* [TASK GOAL]: Starting at the line that contains "Of the things", quote each line exactly through the last line of the entries, both included.

►

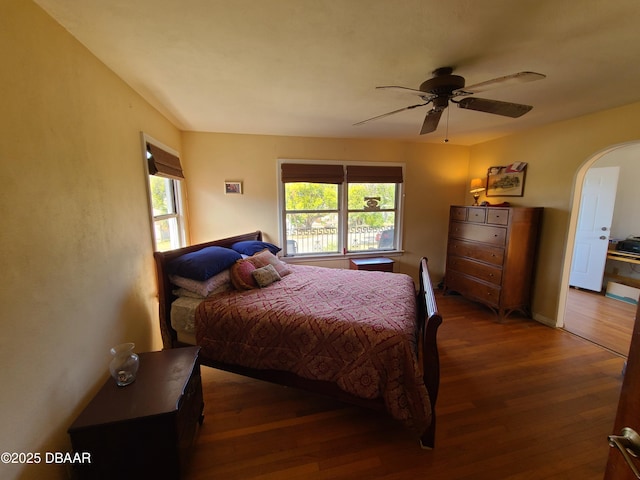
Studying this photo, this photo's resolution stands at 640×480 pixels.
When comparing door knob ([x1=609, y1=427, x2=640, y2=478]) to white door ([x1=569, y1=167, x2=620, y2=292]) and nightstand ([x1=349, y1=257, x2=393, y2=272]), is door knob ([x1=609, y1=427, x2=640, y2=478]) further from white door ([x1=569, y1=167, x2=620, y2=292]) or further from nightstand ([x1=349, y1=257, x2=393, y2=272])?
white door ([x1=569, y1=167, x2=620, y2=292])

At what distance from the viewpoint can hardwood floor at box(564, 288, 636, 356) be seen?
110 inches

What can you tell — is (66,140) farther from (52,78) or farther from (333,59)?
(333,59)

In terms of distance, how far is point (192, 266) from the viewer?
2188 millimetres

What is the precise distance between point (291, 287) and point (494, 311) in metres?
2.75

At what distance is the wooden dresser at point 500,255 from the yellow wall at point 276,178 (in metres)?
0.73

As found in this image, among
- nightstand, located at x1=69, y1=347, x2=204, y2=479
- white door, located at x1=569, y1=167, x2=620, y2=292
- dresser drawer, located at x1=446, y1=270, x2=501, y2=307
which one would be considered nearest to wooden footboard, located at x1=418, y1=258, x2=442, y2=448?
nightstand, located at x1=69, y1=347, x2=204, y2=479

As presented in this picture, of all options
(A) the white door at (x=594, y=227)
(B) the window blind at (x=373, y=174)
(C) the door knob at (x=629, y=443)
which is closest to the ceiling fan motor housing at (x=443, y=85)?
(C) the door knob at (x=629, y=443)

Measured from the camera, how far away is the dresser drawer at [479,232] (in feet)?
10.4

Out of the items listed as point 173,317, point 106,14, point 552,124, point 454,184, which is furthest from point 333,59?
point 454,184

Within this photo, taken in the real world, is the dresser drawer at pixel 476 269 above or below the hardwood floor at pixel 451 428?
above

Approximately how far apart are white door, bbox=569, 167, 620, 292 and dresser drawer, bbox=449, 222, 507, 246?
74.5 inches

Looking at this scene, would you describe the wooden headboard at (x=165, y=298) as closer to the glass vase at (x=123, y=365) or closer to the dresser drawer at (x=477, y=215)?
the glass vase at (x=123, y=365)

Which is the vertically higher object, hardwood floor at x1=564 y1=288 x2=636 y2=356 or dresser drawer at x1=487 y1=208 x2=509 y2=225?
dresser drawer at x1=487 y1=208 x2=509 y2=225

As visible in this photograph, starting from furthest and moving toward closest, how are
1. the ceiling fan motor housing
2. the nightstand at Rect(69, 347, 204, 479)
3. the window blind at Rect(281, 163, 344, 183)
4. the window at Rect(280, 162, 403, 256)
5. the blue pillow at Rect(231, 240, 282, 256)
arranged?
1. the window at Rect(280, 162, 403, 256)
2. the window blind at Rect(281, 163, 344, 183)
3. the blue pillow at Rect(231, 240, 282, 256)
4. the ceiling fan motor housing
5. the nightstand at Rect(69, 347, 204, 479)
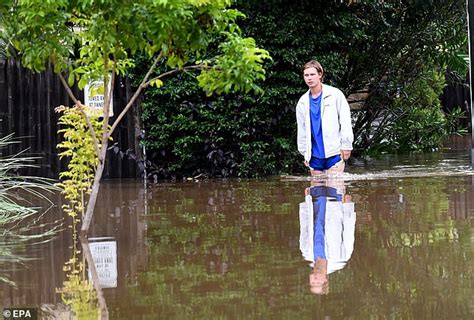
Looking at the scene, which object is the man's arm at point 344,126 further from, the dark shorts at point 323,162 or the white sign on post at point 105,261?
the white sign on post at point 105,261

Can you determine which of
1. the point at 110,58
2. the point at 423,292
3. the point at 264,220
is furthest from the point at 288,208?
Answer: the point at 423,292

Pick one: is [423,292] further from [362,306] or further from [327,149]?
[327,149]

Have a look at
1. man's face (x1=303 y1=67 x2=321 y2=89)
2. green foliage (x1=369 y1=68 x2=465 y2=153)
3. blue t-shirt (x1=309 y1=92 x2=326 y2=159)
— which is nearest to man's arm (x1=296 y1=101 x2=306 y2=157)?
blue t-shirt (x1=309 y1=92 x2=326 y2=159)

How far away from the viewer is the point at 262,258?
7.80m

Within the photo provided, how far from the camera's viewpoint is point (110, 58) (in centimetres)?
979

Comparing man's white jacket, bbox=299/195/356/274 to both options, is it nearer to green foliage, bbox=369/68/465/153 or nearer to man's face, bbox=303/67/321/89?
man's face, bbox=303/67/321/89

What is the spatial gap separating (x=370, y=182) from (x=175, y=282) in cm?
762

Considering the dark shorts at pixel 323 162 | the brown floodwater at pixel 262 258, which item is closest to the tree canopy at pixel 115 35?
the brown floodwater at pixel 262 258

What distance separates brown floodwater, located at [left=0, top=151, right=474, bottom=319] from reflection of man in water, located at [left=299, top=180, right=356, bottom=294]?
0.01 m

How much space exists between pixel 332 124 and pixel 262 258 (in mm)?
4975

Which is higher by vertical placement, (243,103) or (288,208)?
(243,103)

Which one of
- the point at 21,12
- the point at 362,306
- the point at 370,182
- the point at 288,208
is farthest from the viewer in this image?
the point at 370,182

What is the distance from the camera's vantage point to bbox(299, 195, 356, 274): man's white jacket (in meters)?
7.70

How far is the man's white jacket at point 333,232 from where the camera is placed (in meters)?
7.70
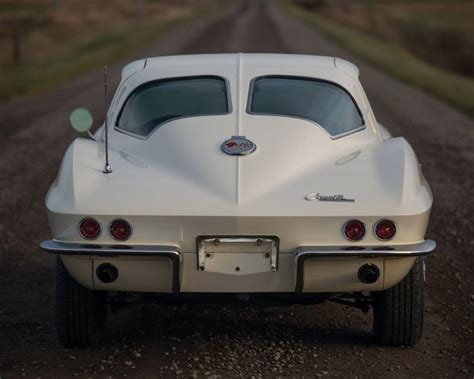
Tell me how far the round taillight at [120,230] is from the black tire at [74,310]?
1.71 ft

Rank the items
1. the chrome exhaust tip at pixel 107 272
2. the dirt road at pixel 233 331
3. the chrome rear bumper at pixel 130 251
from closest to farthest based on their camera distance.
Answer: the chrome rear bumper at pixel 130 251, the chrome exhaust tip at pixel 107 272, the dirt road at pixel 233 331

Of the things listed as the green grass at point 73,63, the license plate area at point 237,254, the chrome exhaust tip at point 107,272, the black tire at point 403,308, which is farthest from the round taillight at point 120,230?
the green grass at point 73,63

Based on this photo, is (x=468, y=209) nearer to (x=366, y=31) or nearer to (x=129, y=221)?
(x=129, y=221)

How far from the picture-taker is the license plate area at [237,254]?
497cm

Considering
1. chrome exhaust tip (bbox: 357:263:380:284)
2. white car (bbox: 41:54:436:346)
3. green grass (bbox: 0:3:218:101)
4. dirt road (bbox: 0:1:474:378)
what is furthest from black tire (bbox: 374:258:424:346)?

◄

* [EXPECTED ANSWER]:
Of the things listed as the green grass at point 73,63, the license plate area at point 237,254, the chrome exhaust tip at point 107,272, the black tire at point 403,308, which is farthest from the round taillight at point 120,230?
the green grass at point 73,63

Based on this photo, is (x=468, y=209) nearer to (x=366, y=31) or nearer to (x=129, y=221)?
(x=129, y=221)

How far from the picture-taker is the license plate area at [237,254]?
497cm

Considering
1. chrome exhaust tip (bbox: 357:263:380:284)
2. white car (bbox: 41:54:436:346)
3. green grass (bbox: 0:3:218:101)
4. dirt road (bbox: 0:1:474:378)
what is furthest from black tire (bbox: 374:258:424:346)?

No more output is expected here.